• **TEXT ZUR ANALYSE**:

* * * * * * *

Dass diese Erkenntnis nicht unvermittelt gegeben ist, sondern eines Reifungsprozesses bedarf, erkennen wir hier am Portal an den verschiedenen Entwicklungsstadien dieser symbolreichen subtropischen Pflanze.
Zu der Ernsthaftigkeit der Passion Jesu scheinen die leicht beschwingten und turnenden Kindengel in ihren Gewändern und Muskelpanzern schlecht zu passen. Doch vermitteln gerade sie dem Menschen der Renaissance mehr noch der lutherischen Reformation die Freundlichkeit und die Nähe Gottes, des Vaters: Von Gott kommt unbeschwertes, neues Leben. In den Kindern, stärker noch in den Engeln wird es uns deutlich. Wohl sind sie abhängig vom Vater, doch welche Abhängigkeit wäre beglückender als die, Kind guter Eltern zu sein. So umgeben wusste sich auch Luther.
Die beiden Seiten des Portals werden gleichsam durch einen Ring zusammengehalten, der knapp unterm Scheitelpunkt die Symmetrieachse durchläuft. Als Symbol bedeutet er wohl, dass alles zusammengehört.
TG Schlosskirche Portal Ring.
Das Kreuz von Golgatha bleibt einmaliges historisches Faktum, wenn auch oft und von jeder Generation neu dargestellt.
Einen anderen Geist, der unseren Erfahrungen mit dem Sterben vielleicht näher steht, atmet das Relief der Beweinung Christi in der Ädikula über dem Portal. Eine Ädikula ist eigentlich eine kleine von Säulen umrahmte Nische für ein Heiligenbild, hier für ein reliefartiges Bild einer Kreuzigungsszene.
Nun schauen wir noch einmal auf das Leidenstor als Ganzes.
TG Schlosskirche über dem Portal Ädikula.
Wir sehen die drei Kreuze von Golgatha. darunter den vom Kreuz genommenen Leichnam Jesu von Nazareth, gehalten von Josepf von Arimathia. Dieser, ein reicher jüdischer Ratsherr, der Jesus sehr zugetan war, hatte sein Felsengrab für den Gekreuzigten zur Verfügung gestellt und wollte ihn da nun bestatten.
Rechts hinter ihm Nikodemus Mitglied des jüdischen Hohen Rates, der sehr früh schon das Gespräch mit Jesus gesucht hatte. Wir erkennen ihn an der großen Dose, die er in der Hand hält. Darin bringt er Myrrhe und Aloe, um den Leichnam zu salben.
Doch geht sein Blick in die Ferne. Ahnt er schon, dass Jesus dieser Salbung nicht bedarf? Rechts neben Jesus vor Schmerz zusammengebrochen Maria, die Mutter Jesu und Johannes, der einzige Jünger, der am Kreuz ausgeharrt hat. Beide werden von diesem Tag an wie Mutter und Sohn zusammenleben, so hat es Jesus noch am Kreuz für sie geordnet.

* * * * * * *

Einträge der Sammlung:
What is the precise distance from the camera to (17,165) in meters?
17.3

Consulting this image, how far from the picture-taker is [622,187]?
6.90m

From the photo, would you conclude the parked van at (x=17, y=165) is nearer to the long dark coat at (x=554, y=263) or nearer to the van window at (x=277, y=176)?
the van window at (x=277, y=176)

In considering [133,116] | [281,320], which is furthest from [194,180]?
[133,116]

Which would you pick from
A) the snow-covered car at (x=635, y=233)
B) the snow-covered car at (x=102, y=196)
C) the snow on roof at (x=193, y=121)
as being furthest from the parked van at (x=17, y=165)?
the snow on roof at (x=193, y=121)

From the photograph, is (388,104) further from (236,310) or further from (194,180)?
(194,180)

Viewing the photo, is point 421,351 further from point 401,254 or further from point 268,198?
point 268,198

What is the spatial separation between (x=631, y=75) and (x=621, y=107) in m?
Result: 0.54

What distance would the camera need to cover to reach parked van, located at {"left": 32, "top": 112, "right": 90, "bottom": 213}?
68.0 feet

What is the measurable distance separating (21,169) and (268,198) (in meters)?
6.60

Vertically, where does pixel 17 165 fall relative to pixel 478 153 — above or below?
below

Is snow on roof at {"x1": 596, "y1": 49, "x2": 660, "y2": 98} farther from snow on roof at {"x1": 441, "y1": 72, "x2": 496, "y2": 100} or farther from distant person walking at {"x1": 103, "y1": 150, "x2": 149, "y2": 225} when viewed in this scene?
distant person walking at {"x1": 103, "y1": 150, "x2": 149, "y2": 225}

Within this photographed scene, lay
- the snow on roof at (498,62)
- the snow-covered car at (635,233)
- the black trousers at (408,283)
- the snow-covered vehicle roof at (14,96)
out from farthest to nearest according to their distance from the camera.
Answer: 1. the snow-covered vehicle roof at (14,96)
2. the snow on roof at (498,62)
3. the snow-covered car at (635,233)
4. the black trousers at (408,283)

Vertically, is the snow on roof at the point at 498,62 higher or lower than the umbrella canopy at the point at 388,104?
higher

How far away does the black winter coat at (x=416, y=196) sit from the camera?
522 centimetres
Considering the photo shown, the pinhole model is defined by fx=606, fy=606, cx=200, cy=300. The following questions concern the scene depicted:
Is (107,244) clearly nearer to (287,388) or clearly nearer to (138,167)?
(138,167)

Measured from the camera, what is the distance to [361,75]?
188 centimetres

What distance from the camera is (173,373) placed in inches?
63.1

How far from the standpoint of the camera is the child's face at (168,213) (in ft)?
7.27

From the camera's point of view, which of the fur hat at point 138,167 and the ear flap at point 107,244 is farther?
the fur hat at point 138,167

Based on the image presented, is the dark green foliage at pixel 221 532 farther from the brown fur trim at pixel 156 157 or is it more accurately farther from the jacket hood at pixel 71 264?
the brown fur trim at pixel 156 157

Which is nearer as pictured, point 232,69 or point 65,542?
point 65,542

* * * * * * *

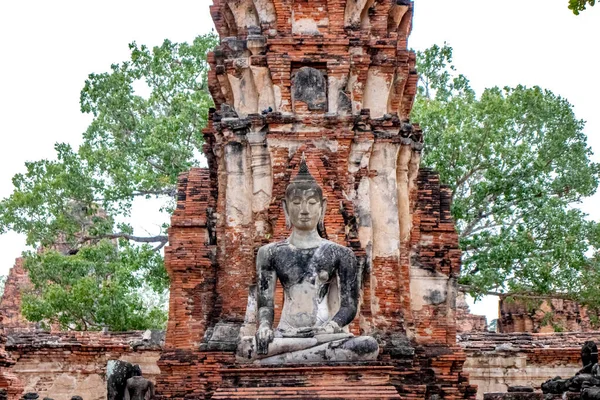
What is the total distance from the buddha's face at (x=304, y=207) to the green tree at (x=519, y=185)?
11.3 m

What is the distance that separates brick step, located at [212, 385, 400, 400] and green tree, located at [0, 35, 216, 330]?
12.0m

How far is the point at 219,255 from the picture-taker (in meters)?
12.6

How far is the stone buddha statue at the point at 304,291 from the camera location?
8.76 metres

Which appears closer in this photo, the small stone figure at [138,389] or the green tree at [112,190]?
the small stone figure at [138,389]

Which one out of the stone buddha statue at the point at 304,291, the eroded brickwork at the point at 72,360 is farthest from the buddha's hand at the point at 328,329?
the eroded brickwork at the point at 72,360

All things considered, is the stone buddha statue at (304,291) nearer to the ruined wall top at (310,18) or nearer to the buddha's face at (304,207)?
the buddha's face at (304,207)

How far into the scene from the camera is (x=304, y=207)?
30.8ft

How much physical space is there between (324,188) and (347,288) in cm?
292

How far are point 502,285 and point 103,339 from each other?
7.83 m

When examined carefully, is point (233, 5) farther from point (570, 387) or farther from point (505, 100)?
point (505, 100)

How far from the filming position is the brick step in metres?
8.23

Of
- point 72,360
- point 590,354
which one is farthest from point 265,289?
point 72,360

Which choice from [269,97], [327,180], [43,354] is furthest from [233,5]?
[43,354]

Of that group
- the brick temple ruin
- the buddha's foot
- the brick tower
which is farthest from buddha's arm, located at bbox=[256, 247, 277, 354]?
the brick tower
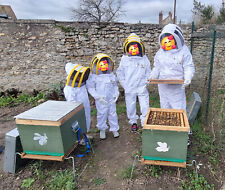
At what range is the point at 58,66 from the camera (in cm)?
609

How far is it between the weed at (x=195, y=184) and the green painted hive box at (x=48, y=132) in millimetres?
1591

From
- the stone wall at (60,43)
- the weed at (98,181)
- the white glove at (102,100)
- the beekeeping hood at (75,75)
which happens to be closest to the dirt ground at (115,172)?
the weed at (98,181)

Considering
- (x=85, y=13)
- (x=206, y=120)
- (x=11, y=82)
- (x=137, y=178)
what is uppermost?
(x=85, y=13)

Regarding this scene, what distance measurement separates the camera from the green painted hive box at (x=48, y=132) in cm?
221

* * * * * * *

• **ARBEITSAUFTRAG 1**:
Woran erkennt man nach dem Text über das Kirchenportal den Nikodemus?
• **ARBEITSAUFTRAG 2**:
Greifen Sie bitte den Text über das Kirchenportal nach seinem letzten Satz auf und schreiben Sie ihn weiter.

• **ÜBUNGSERGEBNIS 1**:
An der großen Dose, die er in der Hand hält.

• **ÜBUNGSERGEBNIS 2**:
Hinter ihnen drei Frauen, vermutlich Maria aus Magdala, die duch Jesus geheilt worden war, Maria des Jüngers Jakobus Mutter und Johanna, die Jesus mit ihrem Vermögen diente. Während die erstgenannten voller Schmerz sich Jesus zuwenden, geht ihr Blick weit voraus, eilt schon einer neuen Zeit zu.
Traurig stimmt uns, dass, abgesehen von Johannes, alle Jünger fehlen. Die Frauen standen Jesus in den Stunden des Todes näher als die Männer. Sie waren auch die ersten Zeugen seiner Auferstehung.
Das Thema der Beweinung zwischen Kreuzabnahme und Bestattung im Felsengrab ist biblisch nicht einzeln bezeugt, obwohl es sich gut in den Verlauf des Karfreitags einordnen lässt. In der Kunst taucht es erstmalig im 11. Jahrhundert auf. Ende des 13. Jahrhunderts ist es in Italien verbreitet, im 15. Jahrhundert auch in Deutschland.
Jesus Christus, der Gekreuzigte und Auferstandene, hat eine Hoffnung in die Welt gebracht, die den Tod überwindet. "...dass wir durchs Kreuz ins Leben gehen." Das war das Motto für das Passionsportal der Torgauer Schlosskirche.
Wären wir dort, würde ich sagen: "Nun tritt ein in den Raum des Lebens! Gott will dir begegnen. Die Einladung gilt."
Lied 79 im Evangelischen Gesangbuch:
1.Wir danken dir, Herr Jesu Christ,
dass du für uns gestorben bist
und hast uns durch dein teures Blut
gemacht vor Gott gerecht und gut,
2. und bitten dich, wahr`Mensch und Gott,
durch dein heilig fünf Wunden rot:
Erlös uns von dem ewgen Tod
und tröst uns in der letzten Not.
3. Behüt uns auch vor Sünd und Schand
und reich uns dein allmächtig Hand,
dass wir im Kreuz geduldig sein,
uns trösten deiner schweren Pein
4. und schöpfen draus die Zuversicht,
dass du uns wirst verlassen nicht,
sondern ganz treulich bei uns stehn,
dass wir durchs Kreuz ins Leben gehn.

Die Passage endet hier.